Friday, May 23, 2014

Be skeptical of those fast, definitive answers


In my blog I sometimes use lots of numbers and refer to the results of studies that draw certain conclusions. But how trustworthy are those studies? Should we accept their findings simply because they are “scientific”?
In an article in Pacific Standard (May/June) called “The Reformation,” Jerry Adler asks these questions, particularly in regard to studies in the field of behavioral sciences.
He notes that “for the last several years, a crisis of self-confidence has been brewing in the world of experimental social science, and in psychology especially.” 


Papers have been retracted, and prominent researchers have resigned their posts, including Marc Hauser, an evolutionary psychologist and acclaimed author, and Diederik Stapel, a Dutch psychologist, “who admitted that many of his eye-catching results were based on data he made up.”

Hoaxes: Some scholars have tried to expose these problems through hoaxes. In 2011, a psychologist named Joseph P. Simmons and two colleagues wrote a paper hypothesizing that listening to The Beatles’ “When I’m Sixty-Four” makes people younger. That paper actually appeared in the journal Psychological Science. It was a hoax.
This isn’t just a problem for the academic community. “A whole industry has grown up around marketing the surprising-yet-oddly-intuitive findings of social psychology, behavioral economics and related fields,” writes Adler. Think of TED talks, Malcolm Gladwell, the Freakonomics guys.

TED Talks: Many of us are complicit in this. We want fast, definitive answers. One person criticized TED talks for being simplistic. He did so by giving a simplistic TED talk.
Why do these scientists fake or manipulate their data? There is much pressure in the academic community for publishing cutting-edge material. There are incentives such as tenure, advancement, grants and prizes. And with fewer dollars available to fund research, scientists are loathe to spend the money and time to do an experiment and not get the results they want.
Often, people begin an experiment with a hypothesis.

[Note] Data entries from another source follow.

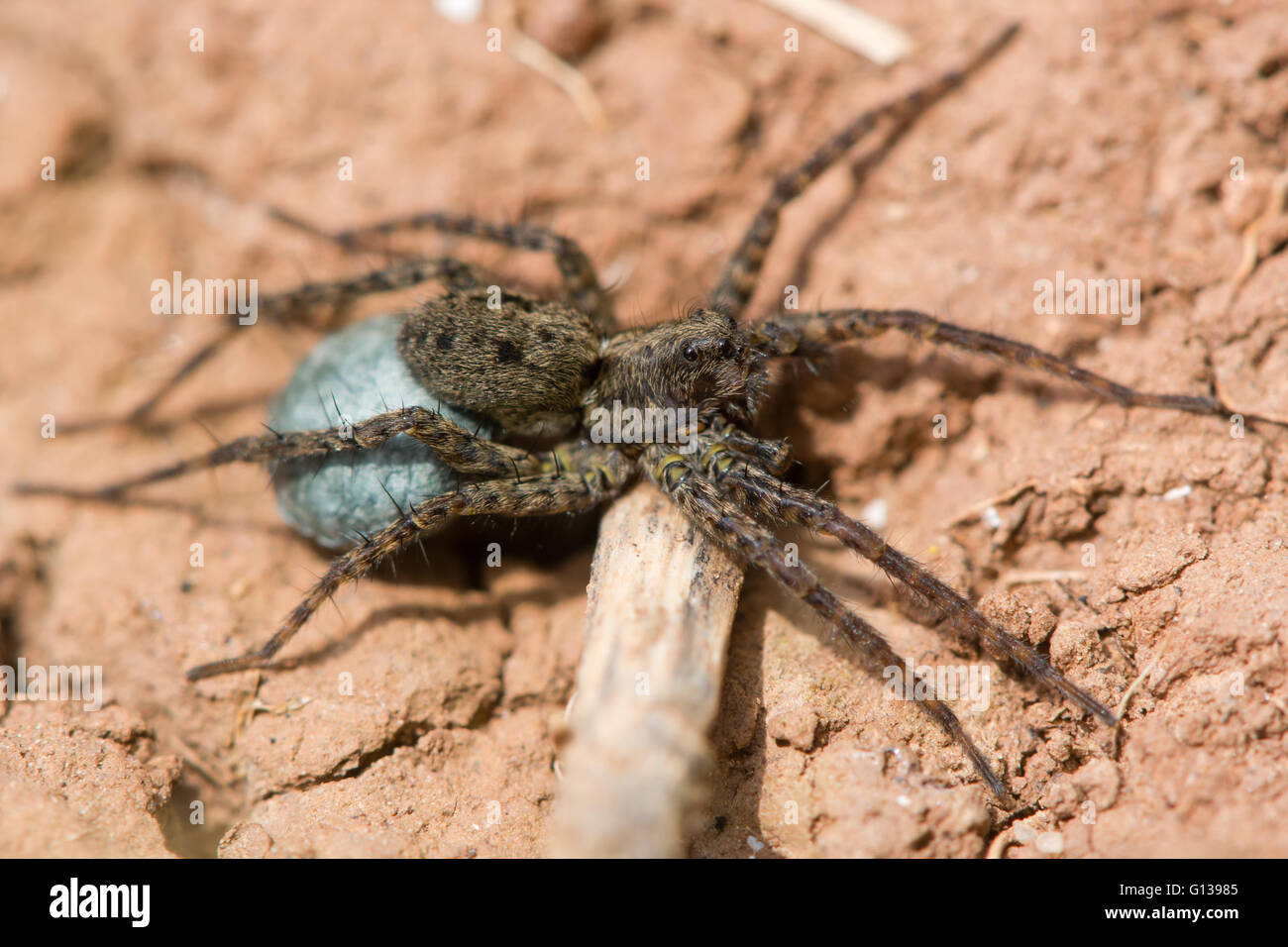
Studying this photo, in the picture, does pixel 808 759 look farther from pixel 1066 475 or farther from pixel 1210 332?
pixel 1210 332

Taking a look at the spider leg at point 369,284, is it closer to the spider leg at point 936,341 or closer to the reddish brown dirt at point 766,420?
the reddish brown dirt at point 766,420

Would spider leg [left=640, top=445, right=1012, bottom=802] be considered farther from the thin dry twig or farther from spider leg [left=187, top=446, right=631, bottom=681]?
the thin dry twig

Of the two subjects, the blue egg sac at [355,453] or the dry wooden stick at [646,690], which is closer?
the dry wooden stick at [646,690]

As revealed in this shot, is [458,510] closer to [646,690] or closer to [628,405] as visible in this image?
[628,405]

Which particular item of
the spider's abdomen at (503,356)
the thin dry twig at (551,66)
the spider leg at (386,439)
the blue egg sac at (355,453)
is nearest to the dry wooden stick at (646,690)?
the spider leg at (386,439)

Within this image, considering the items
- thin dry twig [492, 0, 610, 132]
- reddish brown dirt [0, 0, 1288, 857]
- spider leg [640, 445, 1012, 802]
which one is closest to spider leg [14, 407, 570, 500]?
reddish brown dirt [0, 0, 1288, 857]

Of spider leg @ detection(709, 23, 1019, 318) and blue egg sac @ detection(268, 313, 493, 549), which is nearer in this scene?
blue egg sac @ detection(268, 313, 493, 549)
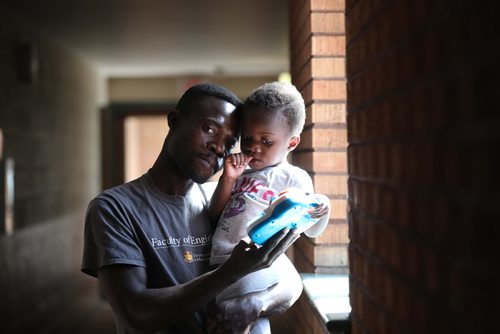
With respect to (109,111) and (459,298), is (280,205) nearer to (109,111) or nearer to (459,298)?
(459,298)

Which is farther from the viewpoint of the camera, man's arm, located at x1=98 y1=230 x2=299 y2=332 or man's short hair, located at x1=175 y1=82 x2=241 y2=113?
man's short hair, located at x1=175 y1=82 x2=241 y2=113

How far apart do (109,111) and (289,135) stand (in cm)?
660

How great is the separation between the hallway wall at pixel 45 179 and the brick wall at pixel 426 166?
150 inches

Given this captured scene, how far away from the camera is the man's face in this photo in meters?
1.65

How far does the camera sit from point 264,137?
5.52 feet

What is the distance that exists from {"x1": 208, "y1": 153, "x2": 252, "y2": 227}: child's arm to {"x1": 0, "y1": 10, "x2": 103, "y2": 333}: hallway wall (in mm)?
3140

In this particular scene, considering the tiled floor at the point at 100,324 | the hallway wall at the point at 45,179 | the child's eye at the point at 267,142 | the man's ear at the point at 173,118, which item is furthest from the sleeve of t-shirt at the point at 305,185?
the tiled floor at the point at 100,324

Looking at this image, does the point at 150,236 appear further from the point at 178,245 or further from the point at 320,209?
the point at 320,209

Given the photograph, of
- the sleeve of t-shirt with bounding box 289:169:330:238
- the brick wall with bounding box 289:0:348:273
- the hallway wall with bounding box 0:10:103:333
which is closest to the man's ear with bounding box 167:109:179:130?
the sleeve of t-shirt with bounding box 289:169:330:238

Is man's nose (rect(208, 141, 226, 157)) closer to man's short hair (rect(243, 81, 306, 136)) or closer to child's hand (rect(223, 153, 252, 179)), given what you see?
child's hand (rect(223, 153, 252, 179))

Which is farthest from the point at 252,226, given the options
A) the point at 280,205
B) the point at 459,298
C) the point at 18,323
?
the point at 18,323

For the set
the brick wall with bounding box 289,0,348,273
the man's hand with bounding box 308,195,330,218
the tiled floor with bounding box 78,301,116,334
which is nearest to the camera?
the man's hand with bounding box 308,195,330,218

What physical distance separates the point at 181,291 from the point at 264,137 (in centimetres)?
55

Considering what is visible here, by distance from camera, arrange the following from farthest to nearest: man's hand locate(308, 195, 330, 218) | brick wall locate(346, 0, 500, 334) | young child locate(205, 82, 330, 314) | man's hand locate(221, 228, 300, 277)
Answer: young child locate(205, 82, 330, 314)
man's hand locate(308, 195, 330, 218)
man's hand locate(221, 228, 300, 277)
brick wall locate(346, 0, 500, 334)
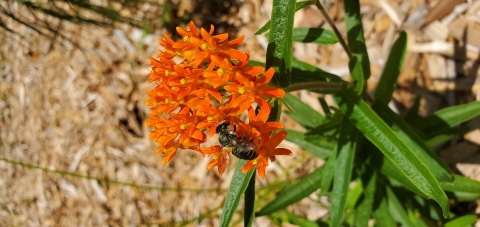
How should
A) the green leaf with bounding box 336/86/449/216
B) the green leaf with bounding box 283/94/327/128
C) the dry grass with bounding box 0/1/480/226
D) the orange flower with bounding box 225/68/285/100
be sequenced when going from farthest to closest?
the dry grass with bounding box 0/1/480/226 < the green leaf with bounding box 283/94/327/128 < the green leaf with bounding box 336/86/449/216 < the orange flower with bounding box 225/68/285/100

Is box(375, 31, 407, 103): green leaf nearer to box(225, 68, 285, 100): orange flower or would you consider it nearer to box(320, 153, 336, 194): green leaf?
box(320, 153, 336, 194): green leaf

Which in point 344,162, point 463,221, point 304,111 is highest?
point 304,111

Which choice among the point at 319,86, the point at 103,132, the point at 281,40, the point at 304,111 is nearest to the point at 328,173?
the point at 304,111

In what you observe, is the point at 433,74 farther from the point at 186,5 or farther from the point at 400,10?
the point at 186,5

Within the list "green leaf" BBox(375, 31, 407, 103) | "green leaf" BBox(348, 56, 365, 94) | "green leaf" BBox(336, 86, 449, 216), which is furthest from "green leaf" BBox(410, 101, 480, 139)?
"green leaf" BBox(336, 86, 449, 216)

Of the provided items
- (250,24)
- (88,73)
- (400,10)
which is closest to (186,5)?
(250,24)

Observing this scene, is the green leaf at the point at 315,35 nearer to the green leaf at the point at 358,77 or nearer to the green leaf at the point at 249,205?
the green leaf at the point at 358,77

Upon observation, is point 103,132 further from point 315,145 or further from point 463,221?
point 463,221
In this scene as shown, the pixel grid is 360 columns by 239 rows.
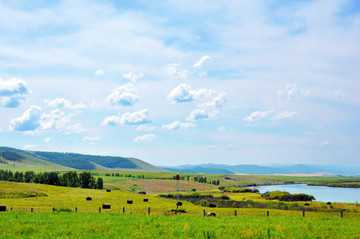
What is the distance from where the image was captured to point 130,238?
74.2 feet

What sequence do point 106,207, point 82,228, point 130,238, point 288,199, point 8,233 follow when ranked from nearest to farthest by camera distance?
1. point 130,238
2. point 8,233
3. point 82,228
4. point 106,207
5. point 288,199

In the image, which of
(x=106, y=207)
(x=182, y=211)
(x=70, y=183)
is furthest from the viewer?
(x=70, y=183)

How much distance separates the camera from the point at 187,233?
2667 centimetres

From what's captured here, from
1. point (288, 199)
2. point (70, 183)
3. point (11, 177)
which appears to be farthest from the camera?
point (11, 177)

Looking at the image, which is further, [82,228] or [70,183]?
[70,183]

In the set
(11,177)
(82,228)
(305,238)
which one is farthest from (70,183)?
(305,238)

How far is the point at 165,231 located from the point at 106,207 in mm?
35469

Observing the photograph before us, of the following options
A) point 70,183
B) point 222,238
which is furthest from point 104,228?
point 70,183

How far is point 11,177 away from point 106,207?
135723mm

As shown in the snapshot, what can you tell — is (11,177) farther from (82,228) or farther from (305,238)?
(305,238)

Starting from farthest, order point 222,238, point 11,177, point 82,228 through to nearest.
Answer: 1. point 11,177
2. point 82,228
3. point 222,238

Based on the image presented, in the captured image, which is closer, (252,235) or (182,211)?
(252,235)

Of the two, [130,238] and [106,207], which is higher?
[130,238]

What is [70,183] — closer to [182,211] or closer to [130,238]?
[182,211]
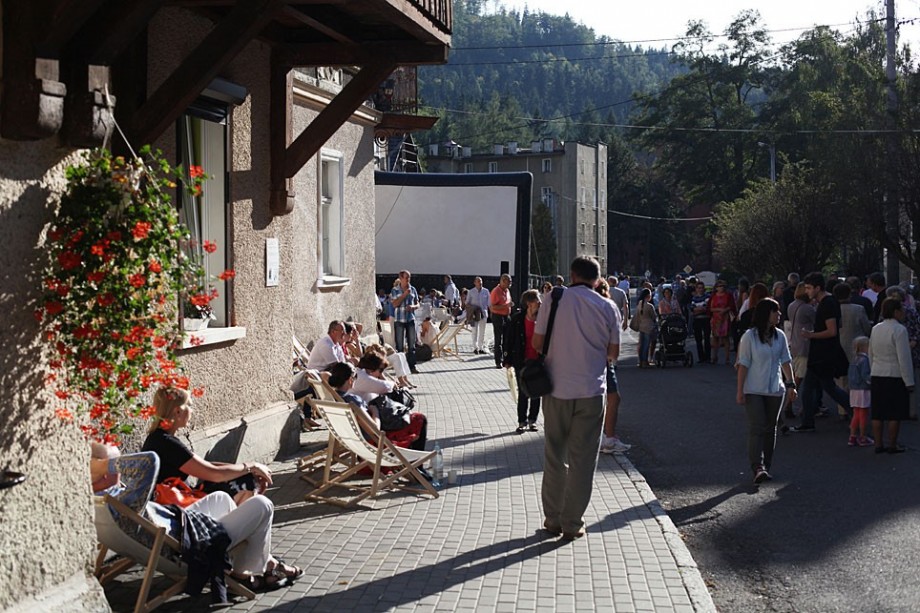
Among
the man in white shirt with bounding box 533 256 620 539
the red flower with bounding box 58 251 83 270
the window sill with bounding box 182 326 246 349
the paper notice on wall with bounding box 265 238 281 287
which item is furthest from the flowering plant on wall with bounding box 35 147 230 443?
the paper notice on wall with bounding box 265 238 281 287

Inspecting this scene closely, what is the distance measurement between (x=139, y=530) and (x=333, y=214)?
12.6 meters

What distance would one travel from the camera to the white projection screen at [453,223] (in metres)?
35.4

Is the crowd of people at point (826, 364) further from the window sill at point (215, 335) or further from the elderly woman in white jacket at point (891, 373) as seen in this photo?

If their data doesn’t quite support that hypothesis, they may keep at it until it does or simply alter the data.
Simmons points out that “psychologists who deploy enough statistical sleight of hand can find ‘significance’ in almost any data set.”
One research psychologist, Brian Nosek, directs the Reproducibility Project, which reproduces certain experiments to see if they get the same results as those published. This doesn’t necessarily disprove an experiment’s findings, and it may even help refine its point. It may also turn up a failure that is glaring, and the paper must be retracted.

Fraud: Adler notes that problems of fraud, statistical analysis and replication also apply to other fields. Biomedical research is one example. In search of new drugs, researchers at the pharmaceutical firm Amgen “selected 53 promising basic-research papers from leading medical journals and attempted to reproduce the original findings with the same experiments,” Adler writes. “They failed approximately 9 times out of 10.”
Those involved with the Reproducibility Project and other scientists are part of “a whole new approach to experimental social science, emphasizing cooperation over competition and privileging the slow accretion of understanding over dramatic, counterintuitive results,” writes Adler.
He goes on to point out that “pretty much all scientific findings are tentative.” The Apostle Paul said, “Test the spirits.” Scientists need to keep testing their results.